§ **SOURCE EXCERPT**:
Slow down there, buddy :laugh:


----------



## Wade2Bosh (Mar 31, 2004)

Bosh finally gives the ball up to a guard on the fastbreak and Cole turns it over. Bosh now thinking to himself "I'm gonna keep it from now on" :nonono:


----------



## Wade County (Jun 22, 2003)

These refs are red hot on the travel


----------



## Wade2Bosh (Mar 31, 2004)

Wade County said:


> These refs are red hot on the travel


They always have something they call very, very tightly in the preseason, then as the season goes on, they lighten up on it.


Nice and1 by Bosh


----------



## Wade2Bosh (Mar 31, 2004)

What the ****?!


----------



## Wade County (Jun 22, 2003)

WTF at that tech?


----------



## Wade County (Jun 22, 2003)

Most insane techical ive ever seen


----------



## Wade2Bosh (Mar 31, 2004)

49-44 at the half

Still shaking my head at that T on Lebron.


----------



## Wade2Bosh (Mar 31, 2004)

beat writers shocked as well


> Joseph Goodman ‏@MiamiHeraldHeat
> LeBron just got T'd up for driving to the lane. Erik Spoelstra runs onto the court in protest and receives a T. Crazy. Referee Marat Kogut.
> 
> Ira Winderman ‏@IraHeatBeat
> LeBron gets a technical foul for driving too hard into the lane. That leads to an Erik Spoelstra technical. In the preseason. Odd.


----------



## Dee-Zy (Jan 12, 2006)

What happened?


----------



## Wade County (Jun 22, 2003)

I actually don't have any idea what that ref could've possibly seen that warranted that technical. At all.

§ **DATA SHOWN**:

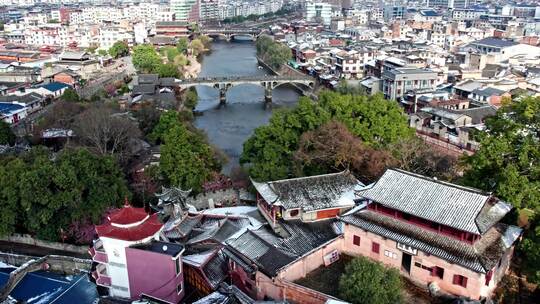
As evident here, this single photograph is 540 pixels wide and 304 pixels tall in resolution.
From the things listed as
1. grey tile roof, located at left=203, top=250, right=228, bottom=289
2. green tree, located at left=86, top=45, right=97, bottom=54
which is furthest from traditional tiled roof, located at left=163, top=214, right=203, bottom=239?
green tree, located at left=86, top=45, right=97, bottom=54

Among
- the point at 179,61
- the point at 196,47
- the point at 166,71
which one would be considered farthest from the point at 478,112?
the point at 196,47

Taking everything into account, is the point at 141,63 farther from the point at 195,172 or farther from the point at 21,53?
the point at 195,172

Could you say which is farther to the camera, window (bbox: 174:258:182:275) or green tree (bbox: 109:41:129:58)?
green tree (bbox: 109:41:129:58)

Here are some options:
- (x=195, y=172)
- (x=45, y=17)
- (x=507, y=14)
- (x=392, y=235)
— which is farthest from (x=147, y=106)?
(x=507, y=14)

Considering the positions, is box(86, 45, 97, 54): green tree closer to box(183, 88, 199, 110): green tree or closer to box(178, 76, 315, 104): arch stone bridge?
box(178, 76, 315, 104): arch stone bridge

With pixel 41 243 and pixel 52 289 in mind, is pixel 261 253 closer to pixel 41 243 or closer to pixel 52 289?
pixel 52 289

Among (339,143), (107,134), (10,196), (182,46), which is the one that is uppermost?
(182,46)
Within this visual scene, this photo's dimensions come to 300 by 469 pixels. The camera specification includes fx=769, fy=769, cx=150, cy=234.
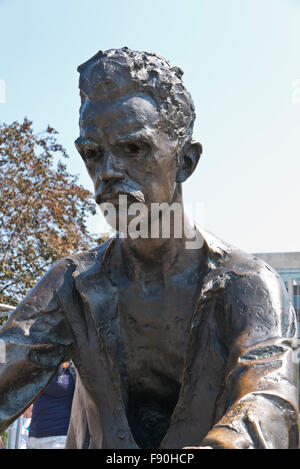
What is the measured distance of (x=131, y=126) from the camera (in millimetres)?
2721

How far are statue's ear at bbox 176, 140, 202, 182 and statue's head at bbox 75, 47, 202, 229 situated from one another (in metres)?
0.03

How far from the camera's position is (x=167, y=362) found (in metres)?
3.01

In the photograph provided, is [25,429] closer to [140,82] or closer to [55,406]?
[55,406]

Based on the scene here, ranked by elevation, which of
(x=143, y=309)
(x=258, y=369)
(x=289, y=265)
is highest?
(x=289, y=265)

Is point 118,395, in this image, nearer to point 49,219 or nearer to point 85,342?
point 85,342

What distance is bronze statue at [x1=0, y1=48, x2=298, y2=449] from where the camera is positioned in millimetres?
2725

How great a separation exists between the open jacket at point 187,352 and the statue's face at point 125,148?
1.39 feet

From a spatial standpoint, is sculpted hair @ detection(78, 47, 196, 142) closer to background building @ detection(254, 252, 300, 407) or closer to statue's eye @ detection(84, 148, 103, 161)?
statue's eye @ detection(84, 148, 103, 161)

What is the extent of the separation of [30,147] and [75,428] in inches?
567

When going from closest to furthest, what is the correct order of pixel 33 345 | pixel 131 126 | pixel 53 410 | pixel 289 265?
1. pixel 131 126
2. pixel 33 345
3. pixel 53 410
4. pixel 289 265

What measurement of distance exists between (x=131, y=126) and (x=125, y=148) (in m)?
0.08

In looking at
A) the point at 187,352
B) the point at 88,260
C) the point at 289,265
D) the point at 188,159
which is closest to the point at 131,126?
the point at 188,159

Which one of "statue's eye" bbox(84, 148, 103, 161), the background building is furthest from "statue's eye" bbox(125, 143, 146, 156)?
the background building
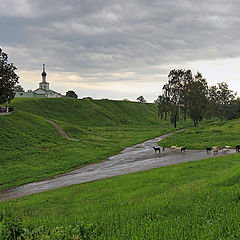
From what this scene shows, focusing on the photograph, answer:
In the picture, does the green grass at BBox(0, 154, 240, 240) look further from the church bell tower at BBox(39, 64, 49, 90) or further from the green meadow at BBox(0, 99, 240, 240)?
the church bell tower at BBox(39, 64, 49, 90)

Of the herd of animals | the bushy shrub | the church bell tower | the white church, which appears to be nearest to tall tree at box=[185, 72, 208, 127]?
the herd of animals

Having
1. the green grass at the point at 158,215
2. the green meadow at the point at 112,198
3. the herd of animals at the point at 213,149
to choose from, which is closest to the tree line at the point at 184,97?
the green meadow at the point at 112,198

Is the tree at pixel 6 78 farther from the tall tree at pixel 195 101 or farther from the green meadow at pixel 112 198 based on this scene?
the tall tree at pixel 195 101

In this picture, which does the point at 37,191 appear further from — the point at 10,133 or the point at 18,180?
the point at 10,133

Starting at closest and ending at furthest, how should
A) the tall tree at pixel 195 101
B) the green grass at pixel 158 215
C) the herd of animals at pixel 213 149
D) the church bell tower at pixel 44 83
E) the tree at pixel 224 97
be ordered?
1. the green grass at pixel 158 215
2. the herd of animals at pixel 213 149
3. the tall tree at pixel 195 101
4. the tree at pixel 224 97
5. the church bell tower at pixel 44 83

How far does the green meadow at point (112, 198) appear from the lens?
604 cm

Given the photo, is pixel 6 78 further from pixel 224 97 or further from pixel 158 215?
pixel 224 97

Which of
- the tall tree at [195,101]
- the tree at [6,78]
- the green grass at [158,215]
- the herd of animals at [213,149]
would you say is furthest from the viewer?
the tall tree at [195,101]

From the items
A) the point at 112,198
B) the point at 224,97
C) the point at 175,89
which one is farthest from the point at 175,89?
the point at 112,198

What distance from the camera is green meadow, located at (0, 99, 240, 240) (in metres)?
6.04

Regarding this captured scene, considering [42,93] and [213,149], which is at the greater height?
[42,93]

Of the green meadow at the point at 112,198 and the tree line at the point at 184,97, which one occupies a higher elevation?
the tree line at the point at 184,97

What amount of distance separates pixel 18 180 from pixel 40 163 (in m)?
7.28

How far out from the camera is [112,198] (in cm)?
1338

§ **TASK LIST**:
a - According to the forum thread, what was the score at the half?
b - Return every line of the listing that contains the string "roof", matching case exactly.
The listing is unrelated to the forum thread.

§ **SOLUTIONS TO THE PROBLEMS**:
a - 49-44

b -
1. grey tile roof, located at left=203, top=250, right=228, bottom=289
which is furthest from traditional tiled roof, located at left=163, top=214, right=203, bottom=239?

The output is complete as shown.